• **Passage provided**
______________________________
Governance entity: Enterprise Architecture Board (EAB); 
Membership/ description: Chaired by CIO; Members are CIOs from 
component entities, business unit and program representatives, and CFO, 
Chief Procurement Officer, Chief Administrative Officer designees; 
Example of responsibilities: 
* Oversees the department's enterprise architecture; 
* Performs technical reviews of level 1 and level 2 IT investments; 
* Reviews level 3 and level 4 for IT elements at the inception of the 
investment and annually. 

Governance entity: Heads of components; 
Membership/description: Chief Operating Officer or his/her designee; 
Example of responsibilities: 
* Approves all level 3 and 4 investments; 
* Conducts appropriate management and oversight of investments and 
establishes processes to manage approved investments at the component 
level. 

Governance entity: Program Analysis and Evaluation Office; (This office 
is part of the Office of the CFO.); 
Membership/description: Director serves as the DHS's executive agent 
and coordinator for the investment review process; 
Example of responsibilities: 
* Reviews investments and prepares decision support information and 
analysis for the IRB and JRC; 
* Coordinates activities of the Integrated Project Review Team and 
adjudicates review issues. 

Governance entity: Integrated Project Review Team; 
Membership/ description: Led by Program Analysis and Evaluation Office; 
Members include subject matter experts from appropriate functional 
disciplines and representatives from the following offices: CIO, CFO, 
Privacy, Policy, Security, Chief Procurement Officer, Chief 
Administrative Officer, General Counsel, and Science and Technology; 
Example of responsibilities: 
* Is the entry point for the investment management process; 
* Provides technical guidance on the process and the investments; 
* Conducts integrated investment reviews in support of the IRB, JRC, 
and EAB; 
* Performs comprehensive decision milestones and portfolio reviews for 
level 1 and 2 investments; 
* Guides components in a portfolio analysis of their investments. 

Source: GAO analysis of DHS data. 

[End of table] 

Figure 2 shows the relationship among the key players in DHS's 
investment management process. 

Figure 2: DHS Review and Approval Process: 

[See PDF for image] 

Source: DHS. 

[End of figure] 

Investment Management Process: 

DHS's investment management process consists of four phases (which it 
refers to as Capital Planning Investment Control Steps): (1) the 
preselect phase supports the initial conception and development of the 
investment, (2) the select phase supports the selection of the 
investment from among competing investments, (3) the control phase 
supports the monitoring of investments for acceptable performance, and 
(4) the evaluate phase supports the evaluation of investments for 
progress made against objectives. Each phase of the process is made up 
of multiple steps that set out requirements that need to be met in 
order for the boards to make decisions about the investments. The 
investment management phases are aligned with projects' life cycle 
phases, as illustrated in figure 3.[Footnote 11] According to DHS 
policy, the boards are to review projects at key decision points or at 
least annually. Figure 3 shows where these key decision points (see 
shaded areas) are to occur in a project's life cycle and in the 
investment management process.
______________________________
• **Extracted information**
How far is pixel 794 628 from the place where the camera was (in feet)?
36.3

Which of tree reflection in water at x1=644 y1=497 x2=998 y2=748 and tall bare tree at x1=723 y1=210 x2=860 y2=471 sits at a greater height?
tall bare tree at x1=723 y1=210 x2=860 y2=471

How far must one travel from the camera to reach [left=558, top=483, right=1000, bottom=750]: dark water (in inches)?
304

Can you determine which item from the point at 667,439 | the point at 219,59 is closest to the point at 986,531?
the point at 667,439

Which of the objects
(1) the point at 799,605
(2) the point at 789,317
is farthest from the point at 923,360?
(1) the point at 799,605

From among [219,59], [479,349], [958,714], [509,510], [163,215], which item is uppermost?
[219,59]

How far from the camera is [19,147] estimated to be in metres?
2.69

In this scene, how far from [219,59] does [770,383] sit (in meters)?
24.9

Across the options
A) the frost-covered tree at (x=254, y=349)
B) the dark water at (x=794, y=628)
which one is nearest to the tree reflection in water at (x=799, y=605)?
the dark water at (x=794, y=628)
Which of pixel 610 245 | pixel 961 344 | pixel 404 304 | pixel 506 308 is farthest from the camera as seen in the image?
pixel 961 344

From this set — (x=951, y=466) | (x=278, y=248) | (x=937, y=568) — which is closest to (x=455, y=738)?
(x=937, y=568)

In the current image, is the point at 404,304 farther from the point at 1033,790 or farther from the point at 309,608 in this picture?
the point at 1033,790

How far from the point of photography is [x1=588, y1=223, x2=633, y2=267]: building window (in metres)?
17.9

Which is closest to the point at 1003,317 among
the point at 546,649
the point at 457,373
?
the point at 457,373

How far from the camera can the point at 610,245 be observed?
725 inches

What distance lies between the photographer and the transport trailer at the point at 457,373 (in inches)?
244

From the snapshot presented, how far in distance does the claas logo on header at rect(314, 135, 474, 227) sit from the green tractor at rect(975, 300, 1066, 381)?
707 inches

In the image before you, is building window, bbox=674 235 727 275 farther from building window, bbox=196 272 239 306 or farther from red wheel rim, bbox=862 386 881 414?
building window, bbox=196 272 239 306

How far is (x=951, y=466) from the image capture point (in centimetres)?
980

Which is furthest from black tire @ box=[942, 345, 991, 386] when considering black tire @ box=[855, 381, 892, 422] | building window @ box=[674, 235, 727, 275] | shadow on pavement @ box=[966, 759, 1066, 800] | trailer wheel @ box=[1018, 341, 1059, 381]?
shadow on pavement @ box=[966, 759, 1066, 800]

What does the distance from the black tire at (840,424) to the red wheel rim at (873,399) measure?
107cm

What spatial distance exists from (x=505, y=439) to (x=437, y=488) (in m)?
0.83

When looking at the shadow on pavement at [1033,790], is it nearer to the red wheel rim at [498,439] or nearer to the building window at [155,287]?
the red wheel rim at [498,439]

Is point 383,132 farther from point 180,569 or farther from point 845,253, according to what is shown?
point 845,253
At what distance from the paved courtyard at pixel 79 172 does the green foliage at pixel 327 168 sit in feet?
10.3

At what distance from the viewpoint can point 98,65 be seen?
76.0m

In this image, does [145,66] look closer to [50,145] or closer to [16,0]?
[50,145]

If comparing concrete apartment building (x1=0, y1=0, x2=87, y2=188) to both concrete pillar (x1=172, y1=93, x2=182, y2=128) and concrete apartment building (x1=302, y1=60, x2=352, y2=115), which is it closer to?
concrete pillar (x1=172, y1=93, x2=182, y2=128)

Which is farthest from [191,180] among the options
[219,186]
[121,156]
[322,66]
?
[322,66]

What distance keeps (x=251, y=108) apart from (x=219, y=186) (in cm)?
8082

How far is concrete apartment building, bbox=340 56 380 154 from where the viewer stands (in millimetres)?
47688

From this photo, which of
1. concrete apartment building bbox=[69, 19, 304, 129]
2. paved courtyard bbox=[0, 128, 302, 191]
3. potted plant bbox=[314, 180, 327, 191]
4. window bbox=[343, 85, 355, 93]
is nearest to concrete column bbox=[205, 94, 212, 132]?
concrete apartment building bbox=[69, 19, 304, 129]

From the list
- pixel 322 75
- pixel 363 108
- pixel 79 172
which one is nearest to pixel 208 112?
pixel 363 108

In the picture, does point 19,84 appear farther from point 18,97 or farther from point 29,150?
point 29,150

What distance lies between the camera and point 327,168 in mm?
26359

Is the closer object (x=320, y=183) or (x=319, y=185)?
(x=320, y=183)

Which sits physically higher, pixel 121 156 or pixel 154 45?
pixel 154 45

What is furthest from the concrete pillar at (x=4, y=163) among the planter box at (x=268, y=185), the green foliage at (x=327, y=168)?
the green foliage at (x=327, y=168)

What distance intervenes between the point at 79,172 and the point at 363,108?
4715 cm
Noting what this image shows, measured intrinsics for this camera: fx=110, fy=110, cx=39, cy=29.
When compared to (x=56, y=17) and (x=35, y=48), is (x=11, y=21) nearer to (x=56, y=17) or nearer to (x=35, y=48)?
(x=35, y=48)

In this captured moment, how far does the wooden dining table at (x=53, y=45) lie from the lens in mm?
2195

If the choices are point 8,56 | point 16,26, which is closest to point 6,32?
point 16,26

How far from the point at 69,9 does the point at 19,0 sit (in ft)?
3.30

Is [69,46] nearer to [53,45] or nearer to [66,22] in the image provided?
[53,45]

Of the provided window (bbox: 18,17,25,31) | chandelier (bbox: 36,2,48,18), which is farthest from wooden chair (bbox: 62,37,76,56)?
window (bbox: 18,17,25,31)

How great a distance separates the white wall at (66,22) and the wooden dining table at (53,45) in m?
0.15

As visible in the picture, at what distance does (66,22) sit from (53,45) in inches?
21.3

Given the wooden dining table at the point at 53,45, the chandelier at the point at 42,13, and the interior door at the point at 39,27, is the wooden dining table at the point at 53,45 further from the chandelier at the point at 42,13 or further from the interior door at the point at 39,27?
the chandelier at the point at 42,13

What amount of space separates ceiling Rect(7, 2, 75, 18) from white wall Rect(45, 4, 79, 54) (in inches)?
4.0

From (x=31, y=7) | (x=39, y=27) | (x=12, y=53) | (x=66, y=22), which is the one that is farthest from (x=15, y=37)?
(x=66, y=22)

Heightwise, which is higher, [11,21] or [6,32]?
______________________________
• **What you will do**
1. Display every row that contains the word "nearer".
2. Carry on the passage on DHS investment management from the point where it stops.
The rows are unrelated to the passage on DHS investment management.

• **Replies**
1.
When looking at the shadow on pavement at [1033,790], is it nearer to the red wheel rim at [498,439] or nearer to the building window at [155,287]?
When compared to (x=56, y=17) and (x=35, y=48), is (x=11, y=21) nearer to (x=56, y=17) or nearer to (x=35, y=48)?
Is [69,46] nearer to [53,45] or nearer to [66,22] in the image provided?

2.
Figure 3: DHS Investment Review Process: 

[See PDF for image] 

Source: DHS. 

[End of figure] 

Preselect: 

DHS's preselect phase is to identify the business needs and assess the 
preliminary costs and benefits needed for the development and support 
of an investment's initial concept. During this phase, the component 
agency is to assign a project manager to develop an investment review 
request--essentially an investment proposal--and to scope the project. 
The document is to provide initial information, which is to be used to 
establish a schedule for the investment's key milestone reviews and be 
reviewed by the Integrated Project Review Team (IPRT). For major 
investments (level 1 and 2 investments), project managers are required 
to also assemble an interdisciplinary team to assist in the management 
of the investment. During this phase, the EAB assesses investments for 
alignment with the enterprise architecture and provides recommendations 
to the appropriate decision-making authorities (recommendations for 
level 1 investments are made to the IRB, those for level 2 investments 
are made to the JRC, and those for level 3 and 4 investments are made 
to the heads of the components). Project managers present investment 
proposals to their component-level investment review boards for 
approval.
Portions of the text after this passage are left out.